I am trying to estimate identity by descent on google cloud dataproc cluster using post-QC matrix table(multi allelic variants were split, variants with call rate > 0.95 and samples with call rate > 0.95) with:
ht = hl.identity_by_descent(mt)
and constantly getting an error:
Hail version: 0.2.11-adfb5ad12c3c
Error summary: SparkException: Job aborted due to stage failure: ShuffleMapStage 146 (map at IBD.scala:266) has failed the maximum allowable number of times: 4. Most recent failure reason: org.apache.spark.shuffle.FetchFailedException: Failure while fetching StreamChunkId{streamId=1663420509000, chunkIndex=0}: java.lang.RuntimeException: Failed to open file: /mnt/sdb/hadoop/yarn/nm-local-dir/usercache/root/appcache/application_1553470753653_0002/blockmgr-93e41ab8-8a87-4e02-8bd4-c5ba7e30e62f/32/shuffle_23_214_0.index
Thanks for your response.
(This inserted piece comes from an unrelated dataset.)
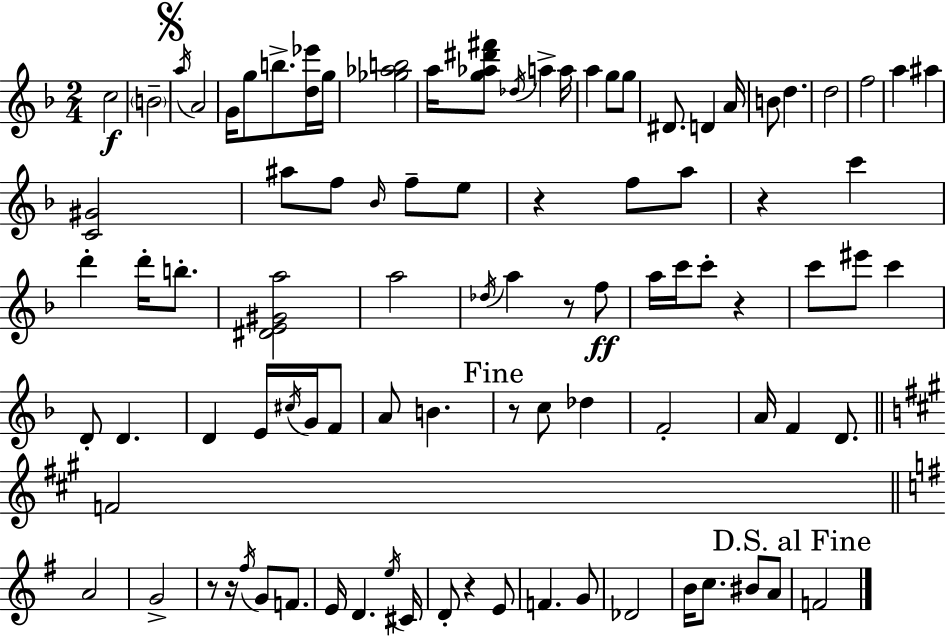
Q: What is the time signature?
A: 2/4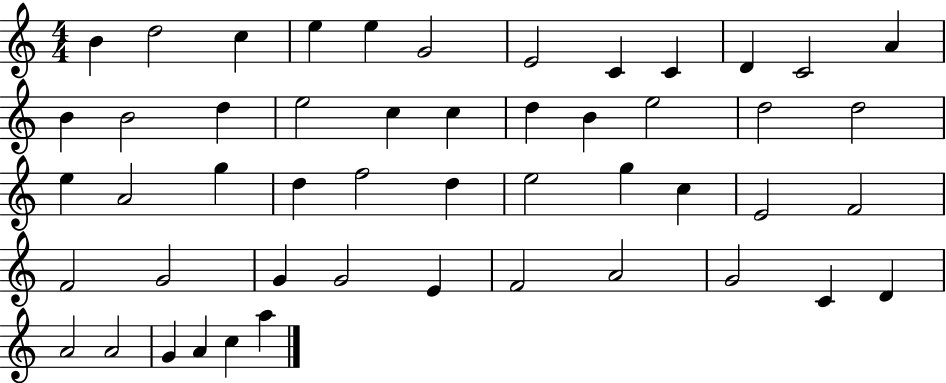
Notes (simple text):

B4/q D5/h C5/q E5/q E5/q G4/h E4/h C4/q C4/q D4/q C4/h A4/q B4/q B4/h D5/q E5/h C5/q C5/q D5/q B4/q E5/h D5/h D5/h E5/q A4/h G5/q D5/q F5/h D5/q E5/h G5/q C5/q E4/h F4/h F4/h G4/h G4/q G4/h E4/q F4/h A4/h G4/h C4/q D4/q A4/h A4/h G4/q A4/q C5/q A5/q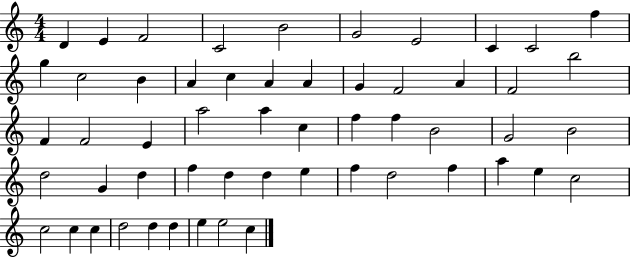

Tried with no preemptible nodes in the dataproc cluster. Still got an error:
Error summary: SparkException: Job aborted due to stage failure: Task 1 in stage 6.0 failed 20 times, most recent failure: Lost task 1.19 in stage 6.0 (TID 2523, art-cluster-w-0.c.daly-lab.internal, executor 39): ExecutorLostFailure (executor 39 exited caused by one of the running tasks) Reason: Container marked as failed: container_1553622353535_0001_01_000041 on host: art-cluster-w-0.c.daly-lab.internal. Exit status: 137. Diagnostics: Container killed on request. Exit code is 137
Container exited with a non-zero exit code 137
Killed by external signal
Attempted to run several times, always getting this error.